Below are some records. Set each one down exactly as it reads.

.....

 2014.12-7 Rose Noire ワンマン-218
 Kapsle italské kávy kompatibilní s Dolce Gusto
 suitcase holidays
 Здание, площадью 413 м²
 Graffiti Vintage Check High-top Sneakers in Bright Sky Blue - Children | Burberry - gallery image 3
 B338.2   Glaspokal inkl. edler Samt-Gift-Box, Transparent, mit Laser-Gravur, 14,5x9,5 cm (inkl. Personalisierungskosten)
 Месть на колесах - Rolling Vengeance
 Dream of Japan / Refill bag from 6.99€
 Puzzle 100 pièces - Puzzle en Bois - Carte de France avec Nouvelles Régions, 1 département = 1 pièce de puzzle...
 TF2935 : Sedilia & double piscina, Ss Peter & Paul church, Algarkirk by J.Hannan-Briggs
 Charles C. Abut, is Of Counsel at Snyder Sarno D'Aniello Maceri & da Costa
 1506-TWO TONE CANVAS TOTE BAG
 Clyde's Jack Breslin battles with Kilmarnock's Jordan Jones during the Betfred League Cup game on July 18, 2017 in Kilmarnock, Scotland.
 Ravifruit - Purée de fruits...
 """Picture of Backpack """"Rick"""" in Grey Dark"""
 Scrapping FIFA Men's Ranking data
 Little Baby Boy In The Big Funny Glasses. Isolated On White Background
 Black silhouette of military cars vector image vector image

.....

◆ Reply to the task:
 2014.12-7 Rose Noire ワンマン-218
 Kapsle italské kávy kompatibilní s Dolce Gusto
 suitcase holidays
 Здание, площадью 413 м²
 Graffiti Vintage Check High-top Sneakers in Bright Sky Blue - Children | Burberry - gallery image 3
 B338.2   Glaspokal inkl. edler Samt-Gift-Box, Transparent, mit Laser-Gravur, 14,5x9,5 cm (inkl. Personalisierungskosten)
 Месть на колесах - Rolling Vengeance
 Dream of Japan / Refill bag from 6.99€
 Puzzle 100 pièces - Puzzle en Bois - Carte de France avec Nouvelles Régions, 1 département = 1 pièce de puzzle...
 TF2935 : Sedilia & double piscina, Ss Peter & Paul church, Algarkirk by J.Hannan-Briggs
 Charles C. Abut, is Of Counsel at Snyder Sarno D'Aniello Maceri & da Costa
 1506-TWO TONE CANVAS TOTE BAG
 Clyde's Jack Breslin battles with Kilmarnock's Jordan Jones during the Betfred League Cup game on July 18, 2017 in Kilmarnock, Scotland.
 Ravifruit - Purée de fruits...
 """Picture of Backpack """"Rick"""" in Grey Dark"""
 Scrapping FIFA Men's Ranking data
 Little Baby Boy In The Big Funny Glasses. Isolated On White Background
 Black silhouette of military cars vector image vector image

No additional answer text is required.